## [What you should do]
Reproduce word for word the portion of the article on Trent's fourth-quarter results below that begins at the words "The company’s adjusted" and stops after the words "other lifestyle concepts.".
[[ Passage provided, beginning ]]
Tata Group’s value retail arm, Trent Ltd., faced a sharp jolt on April 30 as its stock fell by nearly 4%, following the release of its Q4 FY25 results that showed a noticeable slowdown in revenue growth. This has raised concerns among investors about the company’s future performance, especially in a competitive retail landscape.
Revenue Growth Hits Multi-Quarter Low
For the quarter ending March 2025, Trent reported revenue from operations of ₹4,217 crore, registering a year-on-year growth of nearly 28%. While that may seem impressive at first glance, this actually marks Trent’s slowest revenue growth since FY21. The deceleration comes as part of a broader trend among both Indian and global apparel retailers, who are seeing growth cool off after the post-pandemic surge.
The company’s adjusted profit—excluding a one-time base quarter gain of ₹543 crore—stood at ₹318.15 crore, a significant jump from ₹128 crore in the same quarter last year. Still, the muted revenue trajectory was enough to spook the market. At 9:40 AM on the day of the results, Trent shares were trading at ₹5,185.5 on the NSE, down 3.8% from the previous close.
Store Expansion Strategy in Focus
Trent continued to aggressively expand its footprint in FY25. It opened 40 new Westside stores and 244 new Zudio outlets, while also consolidating 24 outlets of each brand. As of March 31, Trent’s store portfolio includes 248 Westside and 765 Zudio stores, along with 30 outlets under other lifestyle concepts.
In its official filing, the company noted:
“We are evolving the quality of our store portfolio and we are consciously increasing the density of our presence in such markets.”
[[ Passage provided, end ]]
[[ Supplied material, beginning ]]
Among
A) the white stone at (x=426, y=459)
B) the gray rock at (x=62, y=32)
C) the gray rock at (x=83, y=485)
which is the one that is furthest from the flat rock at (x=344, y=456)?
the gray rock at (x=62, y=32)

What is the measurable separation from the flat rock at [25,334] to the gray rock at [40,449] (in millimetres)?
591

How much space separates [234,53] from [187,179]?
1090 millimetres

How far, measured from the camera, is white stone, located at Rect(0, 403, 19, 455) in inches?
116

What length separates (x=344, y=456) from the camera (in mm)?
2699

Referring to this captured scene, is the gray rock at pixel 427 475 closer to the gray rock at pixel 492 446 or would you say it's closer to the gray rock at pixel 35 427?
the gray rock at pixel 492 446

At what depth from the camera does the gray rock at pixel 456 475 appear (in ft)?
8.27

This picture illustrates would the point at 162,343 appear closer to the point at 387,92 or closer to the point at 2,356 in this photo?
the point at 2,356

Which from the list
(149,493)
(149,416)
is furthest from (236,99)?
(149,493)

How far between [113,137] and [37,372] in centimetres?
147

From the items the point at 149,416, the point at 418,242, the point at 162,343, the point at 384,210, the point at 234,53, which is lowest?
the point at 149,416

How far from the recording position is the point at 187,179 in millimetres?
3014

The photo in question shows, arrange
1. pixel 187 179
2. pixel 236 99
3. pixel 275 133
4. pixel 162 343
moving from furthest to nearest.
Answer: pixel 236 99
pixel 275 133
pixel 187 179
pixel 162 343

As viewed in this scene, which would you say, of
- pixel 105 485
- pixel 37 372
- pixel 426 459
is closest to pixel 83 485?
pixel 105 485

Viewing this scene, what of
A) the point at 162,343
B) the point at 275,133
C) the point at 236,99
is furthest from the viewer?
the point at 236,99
[[ Supplied material, end ]]
[[ Supplied material, beginning ]]
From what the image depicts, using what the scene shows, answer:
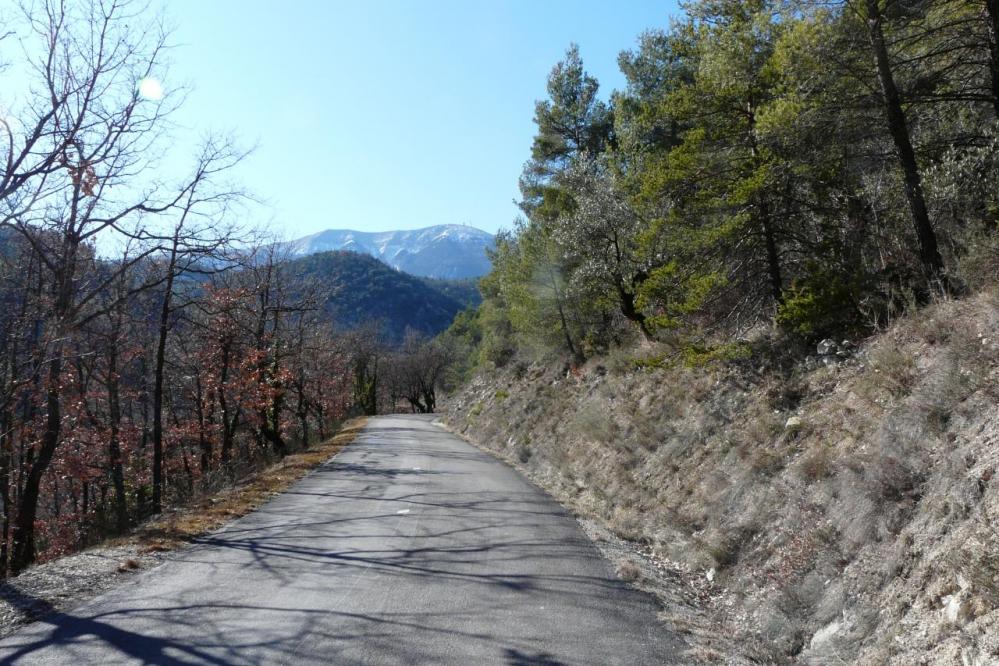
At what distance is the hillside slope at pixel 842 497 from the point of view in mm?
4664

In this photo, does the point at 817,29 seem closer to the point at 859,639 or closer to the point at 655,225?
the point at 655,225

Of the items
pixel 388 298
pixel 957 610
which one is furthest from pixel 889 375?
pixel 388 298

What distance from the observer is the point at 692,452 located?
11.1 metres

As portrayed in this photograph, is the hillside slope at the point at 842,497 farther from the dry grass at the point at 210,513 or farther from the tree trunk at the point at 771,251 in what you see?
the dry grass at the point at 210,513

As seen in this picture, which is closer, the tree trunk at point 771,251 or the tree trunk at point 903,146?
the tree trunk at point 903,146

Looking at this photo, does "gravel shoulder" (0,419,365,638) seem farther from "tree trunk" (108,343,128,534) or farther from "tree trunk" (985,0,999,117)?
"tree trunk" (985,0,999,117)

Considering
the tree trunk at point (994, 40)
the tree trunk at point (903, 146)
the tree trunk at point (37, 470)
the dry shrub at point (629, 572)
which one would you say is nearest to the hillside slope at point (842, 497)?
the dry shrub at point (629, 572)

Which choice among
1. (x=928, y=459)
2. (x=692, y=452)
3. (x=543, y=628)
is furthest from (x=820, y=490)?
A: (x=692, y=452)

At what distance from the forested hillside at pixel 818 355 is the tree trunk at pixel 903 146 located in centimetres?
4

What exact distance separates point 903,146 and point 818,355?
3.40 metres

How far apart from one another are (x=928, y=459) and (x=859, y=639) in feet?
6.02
[[ Supplied material, end ]]
[[ Supplied material, beginning ]]
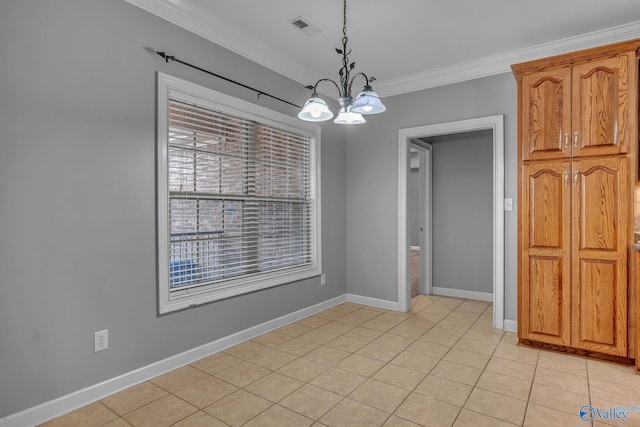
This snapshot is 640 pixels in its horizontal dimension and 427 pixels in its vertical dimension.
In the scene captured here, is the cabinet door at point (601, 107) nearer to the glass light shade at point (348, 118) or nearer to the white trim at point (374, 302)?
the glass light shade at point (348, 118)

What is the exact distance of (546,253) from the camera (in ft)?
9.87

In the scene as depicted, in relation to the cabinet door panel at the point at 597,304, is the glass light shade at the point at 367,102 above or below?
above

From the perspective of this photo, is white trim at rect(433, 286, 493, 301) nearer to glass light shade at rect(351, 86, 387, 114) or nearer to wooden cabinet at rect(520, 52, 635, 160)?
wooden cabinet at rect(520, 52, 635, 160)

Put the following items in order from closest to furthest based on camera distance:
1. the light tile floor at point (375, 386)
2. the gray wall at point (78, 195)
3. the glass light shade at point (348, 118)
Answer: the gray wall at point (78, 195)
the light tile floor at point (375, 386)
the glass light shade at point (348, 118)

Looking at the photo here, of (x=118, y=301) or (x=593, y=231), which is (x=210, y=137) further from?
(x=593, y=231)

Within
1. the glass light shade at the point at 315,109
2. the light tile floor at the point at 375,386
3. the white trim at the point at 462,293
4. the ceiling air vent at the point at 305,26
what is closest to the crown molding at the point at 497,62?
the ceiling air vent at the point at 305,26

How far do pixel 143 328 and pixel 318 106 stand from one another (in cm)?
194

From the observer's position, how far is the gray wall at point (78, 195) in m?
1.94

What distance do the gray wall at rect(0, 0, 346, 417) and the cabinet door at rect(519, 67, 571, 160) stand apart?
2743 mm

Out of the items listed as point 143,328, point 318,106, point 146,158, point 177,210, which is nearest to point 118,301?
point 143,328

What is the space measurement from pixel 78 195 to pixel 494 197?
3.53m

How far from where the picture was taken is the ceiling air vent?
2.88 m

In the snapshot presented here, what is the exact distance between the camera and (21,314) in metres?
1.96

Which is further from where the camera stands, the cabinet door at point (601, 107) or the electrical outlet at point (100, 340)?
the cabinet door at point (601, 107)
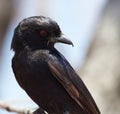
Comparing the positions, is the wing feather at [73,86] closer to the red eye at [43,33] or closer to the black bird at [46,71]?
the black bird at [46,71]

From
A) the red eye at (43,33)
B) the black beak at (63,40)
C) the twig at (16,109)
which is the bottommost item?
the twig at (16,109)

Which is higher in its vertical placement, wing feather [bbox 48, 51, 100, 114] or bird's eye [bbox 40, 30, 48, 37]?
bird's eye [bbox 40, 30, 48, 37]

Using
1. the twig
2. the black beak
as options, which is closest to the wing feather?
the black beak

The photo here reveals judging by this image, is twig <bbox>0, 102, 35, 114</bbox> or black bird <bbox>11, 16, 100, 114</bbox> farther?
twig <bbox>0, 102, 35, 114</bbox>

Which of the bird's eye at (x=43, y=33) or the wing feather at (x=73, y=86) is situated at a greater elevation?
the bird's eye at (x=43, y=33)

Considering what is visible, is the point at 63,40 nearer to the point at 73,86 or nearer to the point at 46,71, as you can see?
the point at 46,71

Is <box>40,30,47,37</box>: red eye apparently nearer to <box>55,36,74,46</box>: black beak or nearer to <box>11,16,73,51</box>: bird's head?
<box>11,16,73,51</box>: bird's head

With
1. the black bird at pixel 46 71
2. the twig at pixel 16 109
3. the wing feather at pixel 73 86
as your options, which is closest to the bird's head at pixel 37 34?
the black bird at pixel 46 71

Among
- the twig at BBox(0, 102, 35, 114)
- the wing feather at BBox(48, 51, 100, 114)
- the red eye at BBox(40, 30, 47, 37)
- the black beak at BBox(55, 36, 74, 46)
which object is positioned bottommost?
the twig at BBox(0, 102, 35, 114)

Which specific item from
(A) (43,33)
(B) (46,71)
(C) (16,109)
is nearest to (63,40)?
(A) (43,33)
[[ Supplied material, end ]]
## [Answer section]
The company’s adjusted profit—excluding a one-time base quarter gain of ₹543 crore—stood at ₹318.15 crore, a significant jump from ₹128 crore in the same quarter last year. Still, the muted revenue trajectory was enough to spook the market. At 9:40 AM on the day of the results, Trent shares were trading at ₹5,185.5 on the NSE, down 3.8% from the previous close.
Store Expansion Strategy in Focus
Trent continued to aggressively expand its footprint in FY25. It opened 40 new Westside stores and 244 new Zudio outlets, while also consolidating 24 outlets of each brand. As of March 31, Trent’s store portfolio includes 248 Westside and 765 Zudio stores, along with 30 outlets under other lifestyle concepts.